After visiting Somaliland, it’s hard to not recognize it as a separate country. At the same time, there’s an unmistakable overlap with the people and small details you’ll see touring around. A very charming detail we remember from Mogadishu is how all of the shops have rough paintings on the buildings of the types of goods they have for sale inside. The markets are absolute pandemonium. It’s ostensibly safe for a Westerner to walk around in Hargeisa, but doing just a little of that seemed like tempting fate. You are a spectacle here like nowhere else. Crowds gather round, people jockey to say hello and make conversation. A poorly interpreted comment or hand gesture would seem to have the potential to go very badly. On our first day in Hargeisa, Greg and I got out to walk up amongst a crowd to take a few pictures at a monument to a downed Russian MIG fighter jet. A few guys were trying to chat with us and asked us where we’re from…. “USA”…. “Oh, you’re American?” To which Greg replied: “Well, sometimes” with a laugh. The guys face, totally flat “No, I mean your nationality”. Cracking jokes doesn’t always translate, I guess.
Driving around Hargeisa was exciting and a total sensory overload. The place is packed with people and traffic. Animals running around, yelling, music, calls to prayer. Men crowded around Khat stands like they’re at a party. The smell of breads and spices intermingled with exhaust fumes and dust. Shoulder-to-shoulder shantytown markets. We drove onto a street of moneychangers, where we exchanged about $80 usd for huge stacks of Somaliland shillings. A couple of clothing vendors with wheeled carts were being aggressively chased away by a police officer. The guy had a huge club and was banging it on their carts to get them to move faster. Their panicked expressions suggested they knew the next whack would be on them if they weren’t out of there fast enough.
Our second day in Hargeisa was a full day trip, morning to evening, leaving the capital, Hargeisa. This was the main attraction to visiting Somaliland. We wanted to visit a place called Laas Geel, a set of cave formations with paintings that date from 3000 to 9000 BC. I knew they were unmatched in scope and accessibility, but wasn’t prepared for how impressive they would be in person.

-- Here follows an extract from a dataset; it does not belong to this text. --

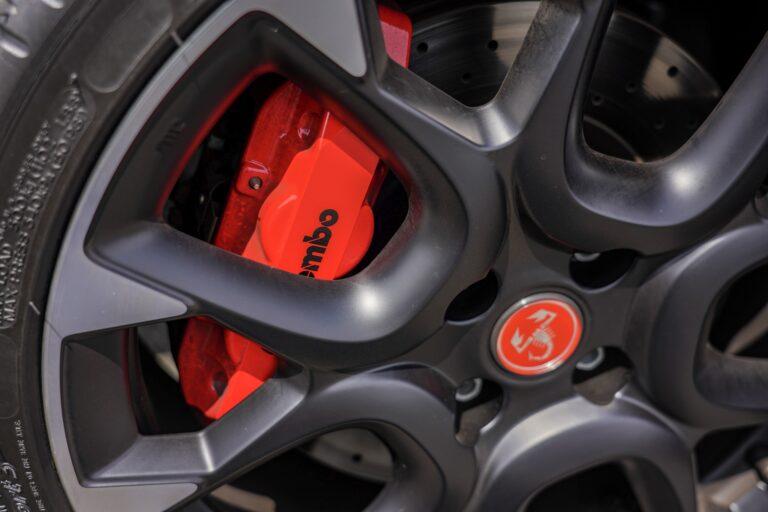ディスクブレーキとドラムブレーキの違いは?|ブレーキの種類や異音の対処法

Before leaving Hargeisa, tourists are required to have a permit and an armed guard accompany them. This seemed largely perfunctory, but it was reassuring nonetheless. The team of 7-8 guards, operating as a tactical assault team, surrounding us in Mogadishu, felt like we might be protected from a fairly serious attempt on us. Here with the one guard with an automatic rifle… well, if someone was serious about getting to us, there wouldn’t be too big of a fight. Thankfully though, Somaliland is nothing like Mogadishu. We were around plenty of groups of locals and never felt like anything was shady or unsafe.
Laas Geel is a fairly short drive outside of Hargeisa down smooth, straight roads through the desert. The complex is about 8 km off of the main highway, passing some remote huts with families along the way. Our guide and guard passed out sweets to all the children as we drove through. Arriving at the caves, a large group of Somali college students was leaving, and we were a total spectacle, as usual.
After Laas Geel, we drove to the small coastal town of Berbera. We had lunch there, seafood. Fried fish with lime and a really incredible spice powder. The beach in Berbera isn’t as beautiful as Mogadishu, but it’s certainly safer! We only spent a little while there snapping a few pictures and wandering a little bit onto the beach. It would’ve been something if we just stripped to swimwear and went splashing into the water with the locals. Driving back to Hargeisa, we made a few pit stops in small towns and got some snacks and drinks, but that pretty much wrapped up the day. It was a short visit, but definitely worthwhile since we’re traveling through the region again. It was really nice to see a different facet of Somalia, where we could venture out a bit more safely.